Falwell’s announcement that in-person classes would resume following spring break did not sit well with some students at the Christian evangelical university in Lynchburg.
“I think it’s gross,” said Elizabeth Lake, 22, a senior math major. “We’re supposed to be taking preventative action, and he’s not doing that because of his political views.”
Lake said she didn’t have any issue with Falwell’s support of Trump but thought he was making a poor decision to keep the school operating as normal.
“Students are going to be coming back from spring break from all over and who knows if they’re going to bring this back with them,” she said. “He’s not taking into consideration all of the Liberty students and the people who live in Lynchburg.”
Scott Lamb, a spokesman for Falwell, declined an interview request.
Joe Keller, 18, a freshman sports management major, said he was “pretty upset” with the school’s decision.
“If I get coronavirus, I can probably beat it, but I don’t want to get in contact with older professors who might catch it from me. I don’t want to be in crowded dorms where it’s spreading all over,” he said. “This decision really endangers the students and staff.”
Read the rest here.
Messiah College, the Christian college where I teach, will move to online courses until Easter.
The University of Lynchburg, which is located in the same city as Liberty University, has moved all classes online.
Esau McCaulley, a professor at Wheaton College, an evangelical liberal arts college in the Chicago suburbs, is the author of a New York Times piece titled “The Christian Response to the Coronavirus: Stay Home.” Here is a taste:
…the most effective ways of stopping the spread of the virus is by social distancing (avoiding large gatherings) and good personal hygiene (washing our hands). The data suggests that what the world needs now is not our physical presence, but our absence.

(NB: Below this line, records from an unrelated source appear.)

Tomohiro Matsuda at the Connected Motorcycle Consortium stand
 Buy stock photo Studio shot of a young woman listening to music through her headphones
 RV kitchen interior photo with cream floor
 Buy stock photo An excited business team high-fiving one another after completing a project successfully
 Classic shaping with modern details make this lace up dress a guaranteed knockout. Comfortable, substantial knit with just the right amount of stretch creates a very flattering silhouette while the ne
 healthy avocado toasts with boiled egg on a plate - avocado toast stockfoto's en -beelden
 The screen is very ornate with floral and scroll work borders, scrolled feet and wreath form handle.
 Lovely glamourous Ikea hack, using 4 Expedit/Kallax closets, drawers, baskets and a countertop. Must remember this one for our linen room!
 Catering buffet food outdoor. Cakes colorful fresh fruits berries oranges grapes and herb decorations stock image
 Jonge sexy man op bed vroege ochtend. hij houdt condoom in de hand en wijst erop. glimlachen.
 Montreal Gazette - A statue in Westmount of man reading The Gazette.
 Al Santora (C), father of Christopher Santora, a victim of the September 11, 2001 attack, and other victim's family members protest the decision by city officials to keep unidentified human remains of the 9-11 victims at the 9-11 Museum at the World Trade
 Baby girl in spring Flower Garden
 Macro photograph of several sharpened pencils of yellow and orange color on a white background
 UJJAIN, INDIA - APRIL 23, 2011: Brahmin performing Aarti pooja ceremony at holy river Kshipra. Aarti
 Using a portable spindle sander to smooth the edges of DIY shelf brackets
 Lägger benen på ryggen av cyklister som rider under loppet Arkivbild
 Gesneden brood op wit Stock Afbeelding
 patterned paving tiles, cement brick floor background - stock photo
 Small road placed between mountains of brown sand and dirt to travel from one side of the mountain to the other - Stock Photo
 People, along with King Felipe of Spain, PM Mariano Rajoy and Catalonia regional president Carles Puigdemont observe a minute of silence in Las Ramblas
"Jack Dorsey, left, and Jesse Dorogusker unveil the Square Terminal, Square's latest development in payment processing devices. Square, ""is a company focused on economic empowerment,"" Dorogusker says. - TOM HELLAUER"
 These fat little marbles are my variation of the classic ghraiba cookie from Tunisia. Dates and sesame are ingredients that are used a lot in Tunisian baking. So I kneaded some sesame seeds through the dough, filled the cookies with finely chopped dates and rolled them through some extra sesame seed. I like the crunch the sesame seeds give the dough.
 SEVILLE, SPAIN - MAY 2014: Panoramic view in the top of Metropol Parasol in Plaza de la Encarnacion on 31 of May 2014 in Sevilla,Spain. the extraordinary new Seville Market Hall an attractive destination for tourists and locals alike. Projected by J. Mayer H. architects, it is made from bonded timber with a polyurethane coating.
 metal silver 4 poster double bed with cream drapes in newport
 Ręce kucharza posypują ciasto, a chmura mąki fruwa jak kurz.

This does not seem like the stuff of legend. What did the church do in the year of our Lord 2020 when sickness swept our land? We met in smaller groups, washed our hands and prayed. Unglamorous as this is, it may be the shape of faithfulness in our time.
There is a lesson here for a diminished church. It is not that the church should go away forever, but that heroic virtue comes in small actions as much as in large ones. We live in an age of self-assertion, where everyone is yelling, “Pay attention to me because I am the only one who can help.” But part of the Christian message is that God comes to us in ways that defy our expectations. The all-powerful empties himself of power to become a child. Jesus as king does not conquer his enemies through violence, he converts them to his cause by meeting violence with sacrificial love.
Read the entire piece here.
Not all Christian colleges are the same.